--- start Input ---

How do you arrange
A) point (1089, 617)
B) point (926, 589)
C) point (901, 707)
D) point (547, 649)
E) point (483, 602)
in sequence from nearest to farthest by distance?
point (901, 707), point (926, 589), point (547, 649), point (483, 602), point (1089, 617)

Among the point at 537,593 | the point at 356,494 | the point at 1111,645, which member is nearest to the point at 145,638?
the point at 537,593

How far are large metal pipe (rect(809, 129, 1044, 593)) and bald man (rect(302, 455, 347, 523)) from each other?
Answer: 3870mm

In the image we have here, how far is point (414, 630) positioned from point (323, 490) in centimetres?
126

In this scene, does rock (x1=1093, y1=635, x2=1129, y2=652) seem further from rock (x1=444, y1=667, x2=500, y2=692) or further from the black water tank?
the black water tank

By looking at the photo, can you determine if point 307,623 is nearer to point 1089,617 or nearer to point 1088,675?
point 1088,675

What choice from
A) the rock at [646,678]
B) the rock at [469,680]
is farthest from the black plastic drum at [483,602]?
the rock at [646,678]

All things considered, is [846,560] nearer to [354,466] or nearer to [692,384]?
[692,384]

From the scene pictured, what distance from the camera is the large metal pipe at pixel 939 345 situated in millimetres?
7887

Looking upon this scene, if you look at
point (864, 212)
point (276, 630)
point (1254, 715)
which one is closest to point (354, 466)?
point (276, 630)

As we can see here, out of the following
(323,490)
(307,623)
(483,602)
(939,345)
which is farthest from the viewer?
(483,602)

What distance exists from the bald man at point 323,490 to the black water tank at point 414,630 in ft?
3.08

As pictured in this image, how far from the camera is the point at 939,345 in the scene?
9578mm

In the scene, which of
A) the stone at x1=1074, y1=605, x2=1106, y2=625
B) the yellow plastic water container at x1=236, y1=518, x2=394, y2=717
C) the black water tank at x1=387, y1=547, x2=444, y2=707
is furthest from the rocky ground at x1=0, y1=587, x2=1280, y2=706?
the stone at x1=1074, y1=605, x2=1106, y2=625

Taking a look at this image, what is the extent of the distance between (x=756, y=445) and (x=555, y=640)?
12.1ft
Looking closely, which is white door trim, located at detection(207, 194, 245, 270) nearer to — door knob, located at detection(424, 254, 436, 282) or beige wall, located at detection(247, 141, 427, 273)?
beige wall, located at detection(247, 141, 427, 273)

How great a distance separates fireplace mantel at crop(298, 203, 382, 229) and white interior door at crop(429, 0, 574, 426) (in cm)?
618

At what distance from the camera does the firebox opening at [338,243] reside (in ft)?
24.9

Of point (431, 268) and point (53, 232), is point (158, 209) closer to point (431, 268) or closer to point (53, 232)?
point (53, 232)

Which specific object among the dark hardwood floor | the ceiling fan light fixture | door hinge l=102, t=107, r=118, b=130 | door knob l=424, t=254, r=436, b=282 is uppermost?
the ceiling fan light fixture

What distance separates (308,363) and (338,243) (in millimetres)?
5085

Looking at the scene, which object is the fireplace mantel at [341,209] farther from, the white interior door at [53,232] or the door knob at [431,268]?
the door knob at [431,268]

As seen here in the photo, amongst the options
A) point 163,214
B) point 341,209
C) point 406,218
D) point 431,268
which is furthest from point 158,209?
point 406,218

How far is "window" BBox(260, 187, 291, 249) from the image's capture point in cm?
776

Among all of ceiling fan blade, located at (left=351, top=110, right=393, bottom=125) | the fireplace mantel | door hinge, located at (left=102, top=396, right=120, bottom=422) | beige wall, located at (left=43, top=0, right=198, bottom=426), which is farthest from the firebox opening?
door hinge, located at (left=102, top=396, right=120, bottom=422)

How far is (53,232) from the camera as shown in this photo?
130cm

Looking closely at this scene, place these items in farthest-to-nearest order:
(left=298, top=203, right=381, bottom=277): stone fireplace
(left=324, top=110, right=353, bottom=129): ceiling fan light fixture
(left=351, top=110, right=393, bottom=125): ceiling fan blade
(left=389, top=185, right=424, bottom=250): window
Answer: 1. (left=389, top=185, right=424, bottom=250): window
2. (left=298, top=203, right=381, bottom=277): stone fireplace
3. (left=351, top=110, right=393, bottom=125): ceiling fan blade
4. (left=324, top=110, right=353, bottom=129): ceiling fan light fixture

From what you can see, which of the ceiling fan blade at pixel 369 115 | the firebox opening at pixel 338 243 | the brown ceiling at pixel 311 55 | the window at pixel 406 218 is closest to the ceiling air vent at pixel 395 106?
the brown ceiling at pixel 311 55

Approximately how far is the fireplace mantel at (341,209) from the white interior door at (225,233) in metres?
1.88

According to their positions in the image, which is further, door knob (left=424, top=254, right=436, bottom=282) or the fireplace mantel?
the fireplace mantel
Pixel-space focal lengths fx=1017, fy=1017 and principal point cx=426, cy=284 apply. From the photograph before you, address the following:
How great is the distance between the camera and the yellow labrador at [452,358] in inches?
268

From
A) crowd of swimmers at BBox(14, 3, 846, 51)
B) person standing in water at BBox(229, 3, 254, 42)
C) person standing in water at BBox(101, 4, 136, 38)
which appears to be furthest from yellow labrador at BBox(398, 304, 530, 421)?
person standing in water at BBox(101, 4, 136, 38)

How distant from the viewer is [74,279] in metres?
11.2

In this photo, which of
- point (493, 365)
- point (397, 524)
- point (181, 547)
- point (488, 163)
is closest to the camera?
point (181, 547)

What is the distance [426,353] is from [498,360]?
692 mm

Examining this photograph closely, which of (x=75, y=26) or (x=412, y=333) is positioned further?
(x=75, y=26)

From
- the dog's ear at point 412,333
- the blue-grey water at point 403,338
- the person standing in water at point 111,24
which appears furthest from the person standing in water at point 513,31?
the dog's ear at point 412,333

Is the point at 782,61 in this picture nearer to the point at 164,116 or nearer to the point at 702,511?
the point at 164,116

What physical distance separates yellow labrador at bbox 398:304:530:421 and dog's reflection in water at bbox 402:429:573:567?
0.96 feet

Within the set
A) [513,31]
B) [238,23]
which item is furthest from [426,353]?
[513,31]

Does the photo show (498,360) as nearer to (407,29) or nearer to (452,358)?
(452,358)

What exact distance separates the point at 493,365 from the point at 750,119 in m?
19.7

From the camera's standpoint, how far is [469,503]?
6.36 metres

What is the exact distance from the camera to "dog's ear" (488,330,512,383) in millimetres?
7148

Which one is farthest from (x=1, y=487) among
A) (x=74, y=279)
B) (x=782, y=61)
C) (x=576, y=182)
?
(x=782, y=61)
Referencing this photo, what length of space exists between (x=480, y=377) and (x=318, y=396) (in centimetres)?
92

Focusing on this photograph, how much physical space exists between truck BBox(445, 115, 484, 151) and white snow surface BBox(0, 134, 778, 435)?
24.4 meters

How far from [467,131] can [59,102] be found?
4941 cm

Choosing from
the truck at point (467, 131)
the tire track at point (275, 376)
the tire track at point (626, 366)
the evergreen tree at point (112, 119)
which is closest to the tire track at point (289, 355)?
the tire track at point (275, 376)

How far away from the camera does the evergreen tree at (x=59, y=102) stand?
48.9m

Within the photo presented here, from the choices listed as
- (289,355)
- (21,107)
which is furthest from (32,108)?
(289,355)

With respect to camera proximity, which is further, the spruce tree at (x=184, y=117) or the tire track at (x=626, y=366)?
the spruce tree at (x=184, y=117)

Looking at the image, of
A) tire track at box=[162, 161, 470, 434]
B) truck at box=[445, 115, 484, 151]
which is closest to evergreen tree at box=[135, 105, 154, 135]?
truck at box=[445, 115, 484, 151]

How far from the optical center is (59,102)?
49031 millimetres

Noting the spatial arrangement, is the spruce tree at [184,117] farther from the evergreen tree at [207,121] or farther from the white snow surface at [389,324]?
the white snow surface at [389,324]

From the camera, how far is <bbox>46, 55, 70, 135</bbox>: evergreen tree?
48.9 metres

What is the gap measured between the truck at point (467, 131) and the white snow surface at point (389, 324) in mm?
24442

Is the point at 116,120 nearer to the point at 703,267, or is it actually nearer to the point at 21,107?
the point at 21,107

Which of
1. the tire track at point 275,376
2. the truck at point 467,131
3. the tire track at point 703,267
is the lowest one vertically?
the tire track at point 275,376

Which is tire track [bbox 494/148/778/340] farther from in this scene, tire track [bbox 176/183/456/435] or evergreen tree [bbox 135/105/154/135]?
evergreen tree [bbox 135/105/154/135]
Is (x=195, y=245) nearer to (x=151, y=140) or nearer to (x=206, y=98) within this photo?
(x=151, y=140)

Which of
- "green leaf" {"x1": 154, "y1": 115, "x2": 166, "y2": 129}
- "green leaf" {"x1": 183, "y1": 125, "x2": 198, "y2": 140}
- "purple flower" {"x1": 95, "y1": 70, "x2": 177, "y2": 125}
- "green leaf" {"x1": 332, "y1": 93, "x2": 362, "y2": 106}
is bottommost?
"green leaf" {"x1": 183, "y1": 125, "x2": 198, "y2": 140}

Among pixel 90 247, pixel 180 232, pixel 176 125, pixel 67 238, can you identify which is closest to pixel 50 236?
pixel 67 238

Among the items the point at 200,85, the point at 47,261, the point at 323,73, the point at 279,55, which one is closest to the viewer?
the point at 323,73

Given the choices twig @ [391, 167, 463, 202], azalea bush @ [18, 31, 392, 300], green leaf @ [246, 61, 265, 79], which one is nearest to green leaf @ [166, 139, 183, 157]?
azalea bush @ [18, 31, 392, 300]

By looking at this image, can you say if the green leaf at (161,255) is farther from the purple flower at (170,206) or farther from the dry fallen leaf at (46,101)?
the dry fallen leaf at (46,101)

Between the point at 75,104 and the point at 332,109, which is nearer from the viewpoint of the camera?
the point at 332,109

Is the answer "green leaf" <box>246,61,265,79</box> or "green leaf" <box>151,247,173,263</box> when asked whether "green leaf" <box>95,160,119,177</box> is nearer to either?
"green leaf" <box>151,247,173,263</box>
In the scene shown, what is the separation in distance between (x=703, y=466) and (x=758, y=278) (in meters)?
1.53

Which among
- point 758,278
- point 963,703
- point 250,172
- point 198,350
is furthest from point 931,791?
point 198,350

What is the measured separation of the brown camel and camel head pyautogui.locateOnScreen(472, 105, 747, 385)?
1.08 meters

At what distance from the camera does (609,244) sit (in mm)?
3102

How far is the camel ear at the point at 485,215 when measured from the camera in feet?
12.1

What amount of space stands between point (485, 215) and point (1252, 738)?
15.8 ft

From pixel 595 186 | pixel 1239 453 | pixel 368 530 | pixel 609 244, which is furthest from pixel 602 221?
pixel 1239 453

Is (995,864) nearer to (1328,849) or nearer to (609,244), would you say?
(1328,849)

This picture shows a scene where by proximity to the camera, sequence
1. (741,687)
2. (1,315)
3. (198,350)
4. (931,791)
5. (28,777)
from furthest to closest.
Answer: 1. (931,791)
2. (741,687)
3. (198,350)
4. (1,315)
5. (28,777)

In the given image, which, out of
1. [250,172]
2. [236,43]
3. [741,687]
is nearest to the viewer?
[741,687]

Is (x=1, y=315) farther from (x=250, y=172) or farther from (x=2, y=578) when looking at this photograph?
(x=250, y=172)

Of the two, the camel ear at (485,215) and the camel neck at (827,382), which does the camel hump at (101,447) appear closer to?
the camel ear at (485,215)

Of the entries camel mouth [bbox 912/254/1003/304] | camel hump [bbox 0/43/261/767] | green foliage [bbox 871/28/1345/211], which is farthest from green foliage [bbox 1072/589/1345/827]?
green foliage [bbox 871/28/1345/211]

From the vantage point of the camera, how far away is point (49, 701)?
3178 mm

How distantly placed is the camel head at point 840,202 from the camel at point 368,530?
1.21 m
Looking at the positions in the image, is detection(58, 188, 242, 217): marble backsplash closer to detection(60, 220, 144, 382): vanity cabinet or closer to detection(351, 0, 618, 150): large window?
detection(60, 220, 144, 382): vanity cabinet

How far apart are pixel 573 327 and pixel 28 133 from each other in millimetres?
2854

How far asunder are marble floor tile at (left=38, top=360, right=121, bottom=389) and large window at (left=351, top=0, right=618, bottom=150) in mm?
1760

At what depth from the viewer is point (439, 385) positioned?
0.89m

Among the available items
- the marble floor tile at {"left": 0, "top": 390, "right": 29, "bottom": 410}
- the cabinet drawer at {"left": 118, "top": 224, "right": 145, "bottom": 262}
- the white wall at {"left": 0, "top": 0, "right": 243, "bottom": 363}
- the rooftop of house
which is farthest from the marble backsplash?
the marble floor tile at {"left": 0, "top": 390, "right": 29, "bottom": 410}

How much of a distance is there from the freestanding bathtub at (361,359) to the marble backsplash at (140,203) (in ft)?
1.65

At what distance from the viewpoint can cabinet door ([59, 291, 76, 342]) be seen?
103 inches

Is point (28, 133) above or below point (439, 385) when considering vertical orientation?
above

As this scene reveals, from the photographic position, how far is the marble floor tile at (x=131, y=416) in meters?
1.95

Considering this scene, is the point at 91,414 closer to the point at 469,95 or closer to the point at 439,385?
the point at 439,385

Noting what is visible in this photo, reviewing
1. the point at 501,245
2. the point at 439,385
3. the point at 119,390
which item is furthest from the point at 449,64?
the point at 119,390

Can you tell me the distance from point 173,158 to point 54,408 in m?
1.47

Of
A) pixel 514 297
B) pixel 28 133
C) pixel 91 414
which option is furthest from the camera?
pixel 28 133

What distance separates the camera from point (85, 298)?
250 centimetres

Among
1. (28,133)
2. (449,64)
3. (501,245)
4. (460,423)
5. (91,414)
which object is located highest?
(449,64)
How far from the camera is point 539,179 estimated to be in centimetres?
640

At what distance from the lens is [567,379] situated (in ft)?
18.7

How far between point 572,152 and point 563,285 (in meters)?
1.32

--- end Input ---

Return the items without any change, from their very beginning up to and including the line that contains "Answer: 3870mm".

- _Answer_:
How do you arrange
A) point (1089, 617)
B) point (926, 589)
C) point (901, 707)
D) point (547, 649)
E) point (483, 602)
in sequence from nearest to farthest by distance?
point (901, 707), point (926, 589), point (547, 649), point (483, 602), point (1089, 617)

Among the point at 537,593 | the point at 356,494 | the point at 1111,645, which member is nearest to the point at 145,638?
the point at 537,593

How far are large metal pipe (rect(809, 129, 1044, 593)) and bald man (rect(302, 455, 347, 523)) from each other?
Answer: 3870mm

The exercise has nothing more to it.